In [1]:
import csv
import pandas as pd
import tensorflow as tf
import numpy as np
from tensorflow.keras.preprocessing.text import Tokenizer
from tensorflow.keras.preprocessing.sequence import pad_sequences
from tensorflow.keras.models import Sequential
from tensorflow.keras.layers import Dense, Flatten, LSTM, Dropout, Activation, Embedding, Bidirectional

import nltk
from nltk.corpus import stopwords
stop_words = set(stopwords.words('english'))


In [2]:
#Remove stop words from data and fill in the article and labels lists

articles = []
labels = []

with open("/Users/alikazmi/Desktop/bbc-text.csv", 'r') as csvfile:
    reader = csv.reader(csvfile, delimiter=',')
    next(reader)
    for row in reader:
        labels.append(row[0])
        article = row[1]
        for word in stop_words:
            token = ' ' + word + ' '
            article = article.replace(token, ' ')
            article = article.replace(' ', ' ')
        articles.append(article)

In [3]:
#Set parameters required to build and train the model.

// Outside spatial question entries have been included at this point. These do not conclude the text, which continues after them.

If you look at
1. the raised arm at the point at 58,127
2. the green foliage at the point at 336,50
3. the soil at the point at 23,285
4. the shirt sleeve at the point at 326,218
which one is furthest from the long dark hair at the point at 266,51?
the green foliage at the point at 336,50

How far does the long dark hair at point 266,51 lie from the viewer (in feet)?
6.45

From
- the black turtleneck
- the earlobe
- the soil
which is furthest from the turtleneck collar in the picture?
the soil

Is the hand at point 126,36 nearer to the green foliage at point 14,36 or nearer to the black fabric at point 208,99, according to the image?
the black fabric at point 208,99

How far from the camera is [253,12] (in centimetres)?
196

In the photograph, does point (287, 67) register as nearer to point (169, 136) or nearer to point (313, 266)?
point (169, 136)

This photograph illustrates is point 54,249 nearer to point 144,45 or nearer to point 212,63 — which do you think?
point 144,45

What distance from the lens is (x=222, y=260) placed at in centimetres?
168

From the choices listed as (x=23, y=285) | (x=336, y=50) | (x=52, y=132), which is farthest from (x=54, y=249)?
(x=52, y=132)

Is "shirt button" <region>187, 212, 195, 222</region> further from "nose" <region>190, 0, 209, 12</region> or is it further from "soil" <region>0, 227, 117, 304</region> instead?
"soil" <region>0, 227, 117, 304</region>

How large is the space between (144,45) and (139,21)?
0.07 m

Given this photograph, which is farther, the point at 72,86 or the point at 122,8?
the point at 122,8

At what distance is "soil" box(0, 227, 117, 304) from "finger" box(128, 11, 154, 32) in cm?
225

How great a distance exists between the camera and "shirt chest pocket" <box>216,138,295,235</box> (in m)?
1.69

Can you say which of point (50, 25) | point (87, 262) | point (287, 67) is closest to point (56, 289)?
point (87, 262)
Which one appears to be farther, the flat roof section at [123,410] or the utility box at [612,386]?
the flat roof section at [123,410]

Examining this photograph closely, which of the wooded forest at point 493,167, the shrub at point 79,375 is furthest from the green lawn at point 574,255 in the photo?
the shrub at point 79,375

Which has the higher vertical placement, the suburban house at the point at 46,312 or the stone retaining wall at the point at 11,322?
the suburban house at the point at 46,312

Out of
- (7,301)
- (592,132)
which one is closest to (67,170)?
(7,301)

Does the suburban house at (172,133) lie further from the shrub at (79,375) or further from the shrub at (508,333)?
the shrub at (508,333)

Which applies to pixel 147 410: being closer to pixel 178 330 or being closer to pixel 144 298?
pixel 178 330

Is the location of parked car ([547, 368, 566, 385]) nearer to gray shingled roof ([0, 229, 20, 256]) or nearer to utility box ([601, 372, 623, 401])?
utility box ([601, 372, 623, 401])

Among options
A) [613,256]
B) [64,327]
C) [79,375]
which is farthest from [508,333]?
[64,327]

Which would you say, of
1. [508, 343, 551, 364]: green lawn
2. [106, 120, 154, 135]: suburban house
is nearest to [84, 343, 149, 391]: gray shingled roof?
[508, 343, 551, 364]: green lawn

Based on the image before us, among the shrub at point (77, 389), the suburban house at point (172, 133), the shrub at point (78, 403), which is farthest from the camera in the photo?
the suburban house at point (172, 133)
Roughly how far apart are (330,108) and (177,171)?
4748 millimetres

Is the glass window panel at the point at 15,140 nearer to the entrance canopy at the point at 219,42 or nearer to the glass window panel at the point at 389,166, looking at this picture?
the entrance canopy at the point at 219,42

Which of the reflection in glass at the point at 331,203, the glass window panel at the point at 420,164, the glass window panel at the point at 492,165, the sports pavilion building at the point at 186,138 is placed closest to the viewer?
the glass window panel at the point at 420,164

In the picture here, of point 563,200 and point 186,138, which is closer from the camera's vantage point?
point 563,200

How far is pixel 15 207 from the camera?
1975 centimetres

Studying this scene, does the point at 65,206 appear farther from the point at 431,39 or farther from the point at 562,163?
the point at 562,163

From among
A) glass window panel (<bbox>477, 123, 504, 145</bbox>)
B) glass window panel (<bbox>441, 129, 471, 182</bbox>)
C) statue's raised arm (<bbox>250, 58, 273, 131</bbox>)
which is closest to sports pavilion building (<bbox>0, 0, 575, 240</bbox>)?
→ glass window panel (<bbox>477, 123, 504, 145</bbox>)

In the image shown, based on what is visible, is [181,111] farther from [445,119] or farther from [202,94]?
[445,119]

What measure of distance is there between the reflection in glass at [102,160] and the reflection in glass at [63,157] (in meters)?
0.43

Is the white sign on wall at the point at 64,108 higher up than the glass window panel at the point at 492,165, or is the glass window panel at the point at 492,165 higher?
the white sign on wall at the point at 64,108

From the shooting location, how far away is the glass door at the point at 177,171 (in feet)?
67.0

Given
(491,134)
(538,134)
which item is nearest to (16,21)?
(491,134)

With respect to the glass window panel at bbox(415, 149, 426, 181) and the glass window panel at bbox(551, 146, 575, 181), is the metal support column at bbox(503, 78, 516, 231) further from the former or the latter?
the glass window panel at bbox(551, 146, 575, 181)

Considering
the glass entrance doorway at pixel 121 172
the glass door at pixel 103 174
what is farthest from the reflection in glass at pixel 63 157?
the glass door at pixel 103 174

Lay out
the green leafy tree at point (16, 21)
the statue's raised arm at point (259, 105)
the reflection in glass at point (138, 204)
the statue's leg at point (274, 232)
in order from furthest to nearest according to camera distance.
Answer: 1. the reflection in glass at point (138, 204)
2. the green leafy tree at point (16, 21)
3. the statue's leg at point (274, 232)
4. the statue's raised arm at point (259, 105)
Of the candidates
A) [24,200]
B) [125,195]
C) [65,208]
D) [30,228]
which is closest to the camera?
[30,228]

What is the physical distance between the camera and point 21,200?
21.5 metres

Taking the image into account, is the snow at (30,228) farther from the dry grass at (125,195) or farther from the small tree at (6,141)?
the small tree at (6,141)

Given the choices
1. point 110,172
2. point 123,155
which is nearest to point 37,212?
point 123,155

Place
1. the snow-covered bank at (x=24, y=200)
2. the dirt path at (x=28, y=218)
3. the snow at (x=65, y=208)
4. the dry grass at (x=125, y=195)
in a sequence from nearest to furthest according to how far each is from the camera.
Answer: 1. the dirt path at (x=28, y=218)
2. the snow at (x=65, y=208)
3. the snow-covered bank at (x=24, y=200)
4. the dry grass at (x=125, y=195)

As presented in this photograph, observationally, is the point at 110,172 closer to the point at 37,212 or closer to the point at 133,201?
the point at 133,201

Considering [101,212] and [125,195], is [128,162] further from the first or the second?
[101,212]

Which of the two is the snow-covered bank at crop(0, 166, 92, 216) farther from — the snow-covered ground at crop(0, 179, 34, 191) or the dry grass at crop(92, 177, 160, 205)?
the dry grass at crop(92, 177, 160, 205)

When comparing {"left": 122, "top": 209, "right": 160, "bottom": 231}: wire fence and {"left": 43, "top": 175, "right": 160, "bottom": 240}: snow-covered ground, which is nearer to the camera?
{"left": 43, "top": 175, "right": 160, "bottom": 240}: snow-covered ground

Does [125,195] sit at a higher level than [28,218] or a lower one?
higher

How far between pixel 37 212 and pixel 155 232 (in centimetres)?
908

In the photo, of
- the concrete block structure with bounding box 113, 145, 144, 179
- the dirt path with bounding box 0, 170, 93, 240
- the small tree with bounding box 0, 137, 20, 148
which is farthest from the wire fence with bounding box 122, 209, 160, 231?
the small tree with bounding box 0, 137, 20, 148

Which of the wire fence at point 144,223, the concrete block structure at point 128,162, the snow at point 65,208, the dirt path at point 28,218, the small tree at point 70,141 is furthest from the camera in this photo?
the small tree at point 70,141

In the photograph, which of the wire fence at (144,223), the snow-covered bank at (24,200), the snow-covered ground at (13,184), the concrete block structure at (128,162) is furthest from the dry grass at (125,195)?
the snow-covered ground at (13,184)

vocab_size = 5000 # make the top list of words (common words)
embedding_dim = 64
max_length = 200
trunc_type = 'post'
padding_type = 'post'
oov_tok = '<OOV>' # OOV = Out of Vocabulary
training_portion = .8

In [4]:
#Create Training and Testing Set

train_size = int(len(articles) * training_portion)

train_articles = articles[0: train_size]
train_labels = labels[0: train_size]

test_articles = articles[train_size:]
test_labels = labels[train_size:]

In [5]:
print("train_size", train_size)
print(f"train_articles {len(train_articles)}")
print("train_labels", len(train_labels))
print("test_articles", len(test_articles))
print("test_labels", len(test_labels))

train_size 1780
train_articles 1780
train_labels 1780
test_articles 445
test_labels 445


In [10]:
#Tokenization, Sequencing and Padding

tokenizer = Tokenizer(num_words = vocab_size, oov_token=oov_tok)
tokenizer.fit_on_texts(train_articles)
word_index = tokenizer.word_index

train_sequences = tokenizer.texts_to_sequences(train_articles)
train_padded = pad_sequences(train_sequences, maxlen=max_length, padding=padding_type, truncating=trunc_type)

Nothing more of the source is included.